*AIM OF THE TASK*:
Quote precisely the final stretch of the listing: start at the line containing "The image below" and stop after the last line.

-- start ENTRIES SHOWN --

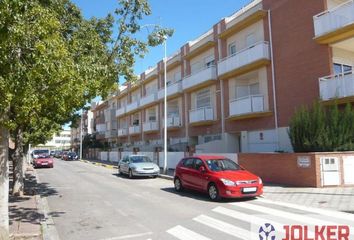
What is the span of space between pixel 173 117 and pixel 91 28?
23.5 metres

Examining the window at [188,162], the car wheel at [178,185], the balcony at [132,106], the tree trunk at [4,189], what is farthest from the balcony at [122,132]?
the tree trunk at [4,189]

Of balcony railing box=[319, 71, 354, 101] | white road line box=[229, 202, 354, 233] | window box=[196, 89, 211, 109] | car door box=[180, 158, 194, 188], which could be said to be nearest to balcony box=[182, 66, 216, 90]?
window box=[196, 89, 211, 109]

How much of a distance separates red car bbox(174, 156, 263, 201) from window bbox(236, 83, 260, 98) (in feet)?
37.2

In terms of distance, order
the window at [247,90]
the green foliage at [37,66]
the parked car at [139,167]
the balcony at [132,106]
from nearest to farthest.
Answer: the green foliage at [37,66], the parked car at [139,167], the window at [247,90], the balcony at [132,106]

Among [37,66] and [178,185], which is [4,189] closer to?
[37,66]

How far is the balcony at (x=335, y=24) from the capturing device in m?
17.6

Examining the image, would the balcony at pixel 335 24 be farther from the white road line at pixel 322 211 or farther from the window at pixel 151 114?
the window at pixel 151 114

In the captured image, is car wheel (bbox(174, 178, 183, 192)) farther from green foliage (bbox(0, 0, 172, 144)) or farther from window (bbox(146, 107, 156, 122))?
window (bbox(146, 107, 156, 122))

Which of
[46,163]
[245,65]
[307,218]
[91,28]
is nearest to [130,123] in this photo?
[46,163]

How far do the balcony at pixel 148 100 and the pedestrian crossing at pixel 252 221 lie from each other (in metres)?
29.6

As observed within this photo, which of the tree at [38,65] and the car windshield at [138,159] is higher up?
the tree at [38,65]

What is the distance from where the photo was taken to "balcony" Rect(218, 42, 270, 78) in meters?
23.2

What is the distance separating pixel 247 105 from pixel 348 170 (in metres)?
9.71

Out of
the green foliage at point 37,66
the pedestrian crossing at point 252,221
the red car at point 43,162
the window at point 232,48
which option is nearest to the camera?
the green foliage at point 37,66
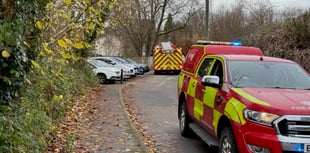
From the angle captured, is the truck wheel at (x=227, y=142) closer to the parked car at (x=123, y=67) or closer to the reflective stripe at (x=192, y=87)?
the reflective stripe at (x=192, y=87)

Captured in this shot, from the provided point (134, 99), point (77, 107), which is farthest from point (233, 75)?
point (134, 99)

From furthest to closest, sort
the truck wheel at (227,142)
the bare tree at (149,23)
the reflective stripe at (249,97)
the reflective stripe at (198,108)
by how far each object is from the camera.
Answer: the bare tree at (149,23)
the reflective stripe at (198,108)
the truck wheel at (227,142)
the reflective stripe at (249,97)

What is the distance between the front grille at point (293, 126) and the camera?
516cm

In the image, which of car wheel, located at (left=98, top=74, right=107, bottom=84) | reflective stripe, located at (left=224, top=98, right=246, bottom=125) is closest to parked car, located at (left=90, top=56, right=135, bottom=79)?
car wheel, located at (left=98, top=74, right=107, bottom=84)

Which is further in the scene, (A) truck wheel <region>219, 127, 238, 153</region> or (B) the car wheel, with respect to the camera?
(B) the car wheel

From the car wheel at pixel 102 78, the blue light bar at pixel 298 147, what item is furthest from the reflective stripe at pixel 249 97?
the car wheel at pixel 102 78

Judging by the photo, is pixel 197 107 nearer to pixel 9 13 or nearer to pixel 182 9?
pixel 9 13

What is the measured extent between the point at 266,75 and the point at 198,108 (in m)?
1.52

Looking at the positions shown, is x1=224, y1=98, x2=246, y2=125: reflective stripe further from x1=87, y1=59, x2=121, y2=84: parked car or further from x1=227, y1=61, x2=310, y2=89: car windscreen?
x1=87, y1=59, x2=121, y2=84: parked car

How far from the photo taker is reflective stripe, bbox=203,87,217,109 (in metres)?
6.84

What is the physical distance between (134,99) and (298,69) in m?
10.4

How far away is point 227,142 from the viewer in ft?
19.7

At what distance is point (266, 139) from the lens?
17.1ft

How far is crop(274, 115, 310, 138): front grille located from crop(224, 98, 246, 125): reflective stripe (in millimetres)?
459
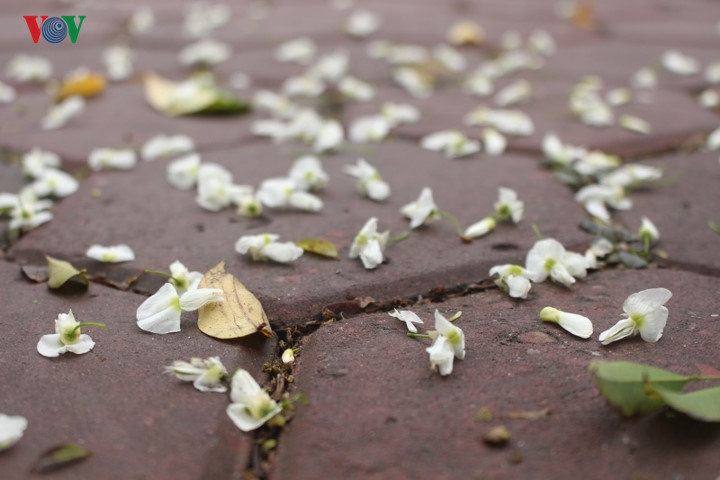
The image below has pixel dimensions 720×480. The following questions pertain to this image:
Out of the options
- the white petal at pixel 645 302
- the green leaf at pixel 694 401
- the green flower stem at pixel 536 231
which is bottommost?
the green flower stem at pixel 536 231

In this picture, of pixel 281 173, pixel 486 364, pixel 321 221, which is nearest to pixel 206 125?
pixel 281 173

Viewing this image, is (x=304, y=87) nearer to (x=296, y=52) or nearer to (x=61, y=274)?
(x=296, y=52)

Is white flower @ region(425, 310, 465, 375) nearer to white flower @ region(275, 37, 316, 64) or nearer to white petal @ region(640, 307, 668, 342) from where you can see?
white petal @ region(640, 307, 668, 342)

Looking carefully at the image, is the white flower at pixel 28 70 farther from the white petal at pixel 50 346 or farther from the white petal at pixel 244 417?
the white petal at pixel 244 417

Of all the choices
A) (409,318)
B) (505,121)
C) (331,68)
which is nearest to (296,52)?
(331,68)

-- end ENTRIES SHOWN --

*REPLY TO THE EXERCISE*:
The image below has pixel dimensions 720×480. The following questions pertain to this image:
Out of the options
- the white petal at pixel 645 302
- the green leaf at pixel 694 401
- the green flower stem at pixel 536 231
which is bottommost?
the green flower stem at pixel 536 231

In this picture, of pixel 281 173, pixel 486 364, pixel 321 221, which is nearest to pixel 206 125?
pixel 281 173

Viewing this image, is (x=304, y=87) nearer to (x=296, y=52) or nearer to (x=61, y=274)?
(x=296, y=52)

Is white flower @ region(425, 310, 465, 375) nearer to white flower @ region(275, 37, 316, 64) or nearer to white petal @ region(640, 307, 668, 342) from where you can see?
white petal @ region(640, 307, 668, 342)

Looking carefully at the image, is the white flower at pixel 28 70 farther from the white petal at pixel 50 346 or farther from the white petal at pixel 244 417?
the white petal at pixel 244 417

Of all the choices
A) (409,318)
B) (505,121)
C) (331,68)
which is nearest to (296,52)?
(331,68)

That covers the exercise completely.